Non-binding estimates are popular among moving services as they generally favor the company over the consumer. They are also organized in a way that makes them easy to deliver over the phone or over e-mail, so it’s less effort on the company’s part to put one together. This added convenience can be attractive to clients too, but it comes with a lot of uncertainty regarding fees. Here’s a rough look at non-binding estimates:

  • It’s best to think of a non-binding estimate as merely an approximation, and one that will almost definitely change once everything is weighed-in. No matter what a client is quoted at the time of the estimate, they will pay the cost associated with the actual weight of the goods.
  • Because the client doesn’t get an exact price until everything is loaded on a trailer and taken to the company’s facility, this is the type of estimate that is most associated with bait and switch scams. Once everything is loaded on the trailer, the moving service has all the leverage.
  • If a client is only moving a modest amount of goods and is moving on short notice, a non-binding estimate can work, as long as the homeowner is certain they are working with a reputable company.
  • Non-binding estimates are usually given over the phone or over e-mail, which means the estimate will naturally be inaccurate.
  • Non-binding estimates rarely feature detailed fee schedules, so if the client has any particularly heavy or bulky items, like a piano or large sculptures, they will likely have to pay much more than the estimate, as these items require additional equipment and additional fees.
  • If the actual cost is higher than the estimated cost, the moving service may collect 10 percent of the difference prior to the move. However, at this point, they are obligated to transport the client’s goods to their destination. The mover will be able to bill a client for the remaining amount within a month of completing the job.

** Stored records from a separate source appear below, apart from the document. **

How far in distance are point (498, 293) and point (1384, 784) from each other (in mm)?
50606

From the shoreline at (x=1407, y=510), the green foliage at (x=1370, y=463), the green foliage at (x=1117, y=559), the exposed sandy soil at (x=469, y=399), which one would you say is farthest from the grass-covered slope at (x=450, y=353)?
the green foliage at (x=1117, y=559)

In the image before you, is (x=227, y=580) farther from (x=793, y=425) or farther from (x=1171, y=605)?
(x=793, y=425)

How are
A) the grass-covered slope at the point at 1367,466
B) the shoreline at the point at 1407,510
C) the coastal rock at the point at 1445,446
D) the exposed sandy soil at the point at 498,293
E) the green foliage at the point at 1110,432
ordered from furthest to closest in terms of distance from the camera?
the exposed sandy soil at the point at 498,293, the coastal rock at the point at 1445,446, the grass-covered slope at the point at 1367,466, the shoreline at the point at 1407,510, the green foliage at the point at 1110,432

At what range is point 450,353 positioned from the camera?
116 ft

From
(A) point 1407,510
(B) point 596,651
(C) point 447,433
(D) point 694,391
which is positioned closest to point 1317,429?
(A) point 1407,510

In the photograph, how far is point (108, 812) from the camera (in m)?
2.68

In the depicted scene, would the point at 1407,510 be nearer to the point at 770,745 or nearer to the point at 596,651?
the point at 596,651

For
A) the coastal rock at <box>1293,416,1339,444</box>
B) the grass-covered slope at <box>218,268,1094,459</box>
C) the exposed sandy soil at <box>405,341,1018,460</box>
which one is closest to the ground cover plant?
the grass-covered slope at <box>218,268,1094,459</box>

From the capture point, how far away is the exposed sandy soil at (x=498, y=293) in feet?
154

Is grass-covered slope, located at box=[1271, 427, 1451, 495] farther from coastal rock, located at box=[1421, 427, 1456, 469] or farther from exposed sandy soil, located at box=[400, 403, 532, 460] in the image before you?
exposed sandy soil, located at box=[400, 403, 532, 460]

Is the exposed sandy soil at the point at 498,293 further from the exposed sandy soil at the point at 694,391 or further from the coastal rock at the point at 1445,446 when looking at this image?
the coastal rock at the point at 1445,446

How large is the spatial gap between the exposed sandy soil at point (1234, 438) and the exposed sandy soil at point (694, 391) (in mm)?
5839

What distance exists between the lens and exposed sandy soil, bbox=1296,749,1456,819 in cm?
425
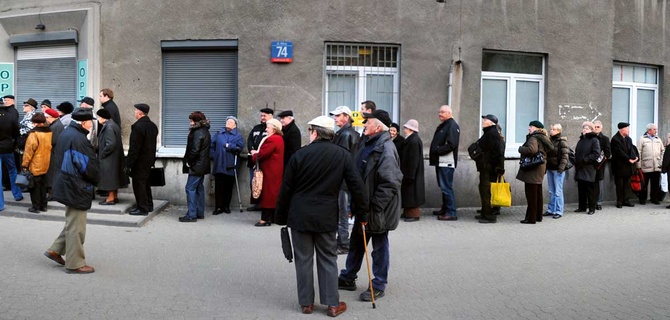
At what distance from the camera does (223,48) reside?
536 inches

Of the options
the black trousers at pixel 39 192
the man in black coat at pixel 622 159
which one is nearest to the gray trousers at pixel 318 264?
the black trousers at pixel 39 192

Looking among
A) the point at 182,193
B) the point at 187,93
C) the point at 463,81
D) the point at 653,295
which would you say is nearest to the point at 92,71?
the point at 187,93

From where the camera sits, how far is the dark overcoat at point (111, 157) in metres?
11.7

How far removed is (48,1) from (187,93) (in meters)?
3.56

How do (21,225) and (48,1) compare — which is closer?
(21,225)

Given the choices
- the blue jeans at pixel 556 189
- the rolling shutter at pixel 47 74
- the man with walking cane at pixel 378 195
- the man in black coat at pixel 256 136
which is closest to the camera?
the man with walking cane at pixel 378 195

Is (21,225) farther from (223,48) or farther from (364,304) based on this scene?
(364,304)

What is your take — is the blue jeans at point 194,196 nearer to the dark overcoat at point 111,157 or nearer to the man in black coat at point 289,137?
the dark overcoat at point 111,157

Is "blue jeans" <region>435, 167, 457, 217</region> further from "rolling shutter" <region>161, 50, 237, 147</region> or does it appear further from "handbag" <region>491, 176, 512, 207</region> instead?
"rolling shutter" <region>161, 50, 237, 147</region>

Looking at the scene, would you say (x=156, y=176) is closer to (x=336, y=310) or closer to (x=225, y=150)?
(x=225, y=150)

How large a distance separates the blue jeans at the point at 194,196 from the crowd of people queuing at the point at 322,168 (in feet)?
0.06

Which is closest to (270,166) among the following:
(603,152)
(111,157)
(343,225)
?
(343,225)

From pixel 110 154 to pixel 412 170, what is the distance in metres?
5.10

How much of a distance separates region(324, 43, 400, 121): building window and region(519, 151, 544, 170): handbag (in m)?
2.78
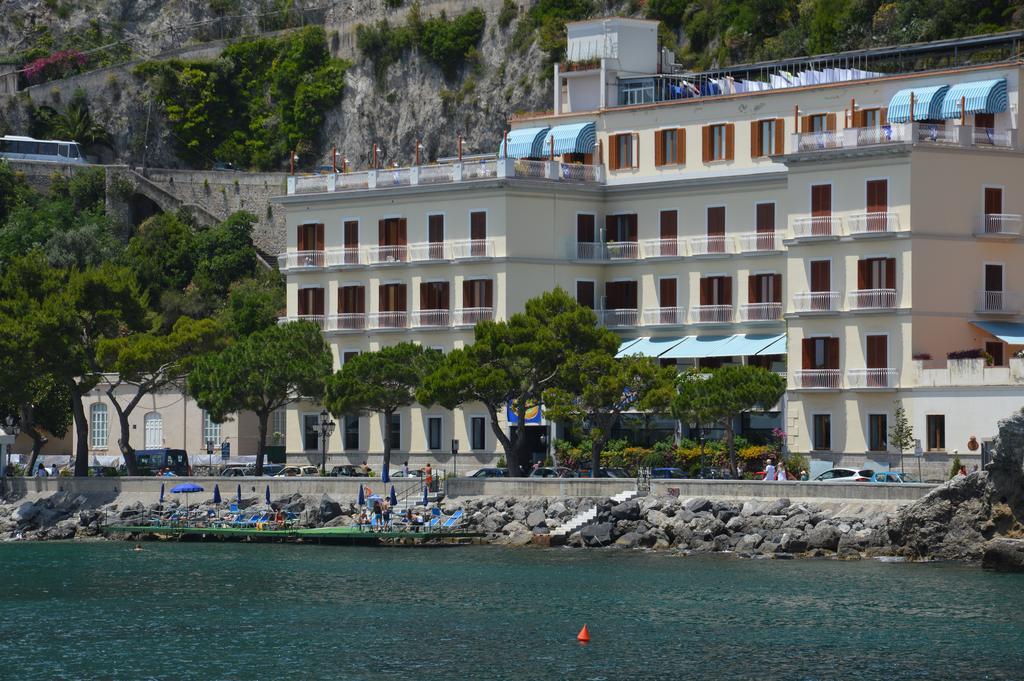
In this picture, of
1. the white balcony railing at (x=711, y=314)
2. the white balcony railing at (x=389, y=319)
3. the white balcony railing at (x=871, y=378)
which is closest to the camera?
the white balcony railing at (x=871, y=378)

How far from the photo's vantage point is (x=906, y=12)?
97.7 meters

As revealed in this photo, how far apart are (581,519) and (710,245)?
15479mm

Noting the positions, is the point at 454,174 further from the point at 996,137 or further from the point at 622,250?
the point at 996,137

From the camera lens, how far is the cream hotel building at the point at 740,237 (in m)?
75.8

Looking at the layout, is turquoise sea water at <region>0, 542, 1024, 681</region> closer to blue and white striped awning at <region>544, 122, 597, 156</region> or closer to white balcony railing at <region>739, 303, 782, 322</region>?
white balcony railing at <region>739, 303, 782, 322</region>

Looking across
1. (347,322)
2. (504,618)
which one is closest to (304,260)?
(347,322)

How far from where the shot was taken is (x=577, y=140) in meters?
87.6

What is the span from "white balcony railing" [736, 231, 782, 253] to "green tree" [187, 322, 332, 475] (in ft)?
54.9

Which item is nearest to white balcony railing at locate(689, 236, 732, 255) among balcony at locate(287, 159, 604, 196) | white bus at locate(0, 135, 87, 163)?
balcony at locate(287, 159, 604, 196)

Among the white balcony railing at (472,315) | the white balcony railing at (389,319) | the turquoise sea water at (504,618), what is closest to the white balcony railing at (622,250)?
the white balcony railing at (472,315)

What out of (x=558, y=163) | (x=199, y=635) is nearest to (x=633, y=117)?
(x=558, y=163)

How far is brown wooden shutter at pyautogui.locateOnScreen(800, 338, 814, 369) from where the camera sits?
7764 centimetres

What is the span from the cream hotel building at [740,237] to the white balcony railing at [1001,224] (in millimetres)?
71

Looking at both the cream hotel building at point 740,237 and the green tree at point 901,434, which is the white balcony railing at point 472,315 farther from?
the green tree at point 901,434
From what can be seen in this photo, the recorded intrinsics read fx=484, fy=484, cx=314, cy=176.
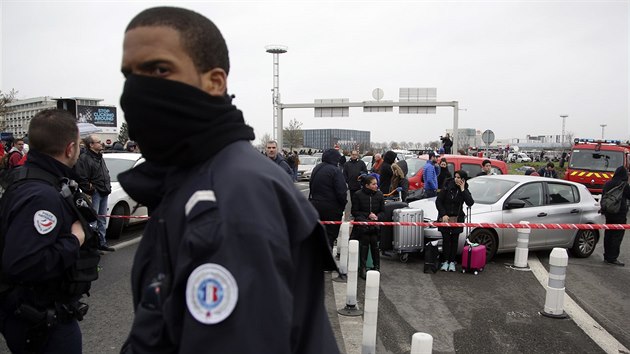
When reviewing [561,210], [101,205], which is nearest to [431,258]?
[561,210]

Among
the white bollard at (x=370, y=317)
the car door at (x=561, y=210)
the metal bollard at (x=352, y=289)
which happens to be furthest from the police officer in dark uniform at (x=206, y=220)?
the car door at (x=561, y=210)

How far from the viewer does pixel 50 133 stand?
2723mm

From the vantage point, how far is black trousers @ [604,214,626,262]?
9328 millimetres

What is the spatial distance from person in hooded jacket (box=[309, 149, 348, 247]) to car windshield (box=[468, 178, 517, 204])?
3.01 metres

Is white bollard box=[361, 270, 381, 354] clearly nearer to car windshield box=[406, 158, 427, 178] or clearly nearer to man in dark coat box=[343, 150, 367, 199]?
man in dark coat box=[343, 150, 367, 199]

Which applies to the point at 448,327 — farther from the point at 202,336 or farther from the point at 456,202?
the point at 202,336

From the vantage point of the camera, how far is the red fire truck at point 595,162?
59.8ft

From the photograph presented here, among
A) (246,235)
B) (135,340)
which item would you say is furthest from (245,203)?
(135,340)

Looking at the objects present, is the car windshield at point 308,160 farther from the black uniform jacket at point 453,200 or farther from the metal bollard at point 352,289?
the metal bollard at point 352,289

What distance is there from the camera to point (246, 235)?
41.3 inches

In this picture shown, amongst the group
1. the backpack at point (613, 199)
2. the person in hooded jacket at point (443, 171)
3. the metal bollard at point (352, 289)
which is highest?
the person in hooded jacket at point (443, 171)

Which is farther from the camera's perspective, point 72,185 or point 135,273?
point 72,185

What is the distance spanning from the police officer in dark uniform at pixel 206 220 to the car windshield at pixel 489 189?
8.87 meters

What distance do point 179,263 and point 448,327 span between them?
5294mm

Non-binding estimates should be a last resort option for most clients, especially if the estimate is not offered in person. In fact, most oversight agencies, like the Federal Motor Carriers Safety Administration and Better Business Bureau, recommend homeowners only consider moving services that offer in-person estimates. Such estimates allow homeowners to review all of the related paperwork, including inventories and contracts, and this will protect the client from any unscrupulous behavior on the mover’s part.

A Few Final Thoughts on Estimates

While it is of paramount importance that a homeowner know the type of estimate they are working with, there are additional things to look for. They include:

  • All estimates should be calculated using weight values, and not volume. This is especially true when the move involves interstate travel. Weight is strongly preferred because it’s an extremely difficult value to alter, and therefore it is harder to scam a client using weight. Volume, though, is easy to alter and moving companies can wring an extra few hundred dollars out of a client by just moving the goods around on the trailer.
  • Clients should not expect to pay a deposit on a move that involves interstate travel.
  • Motor carriers are only required to maintain 60 cents of insurance per pound of cargo, which is usually a paltry amount compared to the actual value of the goods. If purchasing additional insurance, make sure this is reflected on any fee schedule.

Moving estimates are an all-important reference document for clients during the moving process, and should be regarded with care. Clients should expect their estimates to be thorough, detailed and transparent. If there is any doubt present about an estimate’s accuracy, trust that doubt and avoid wasting hundreds of dollars needlessly.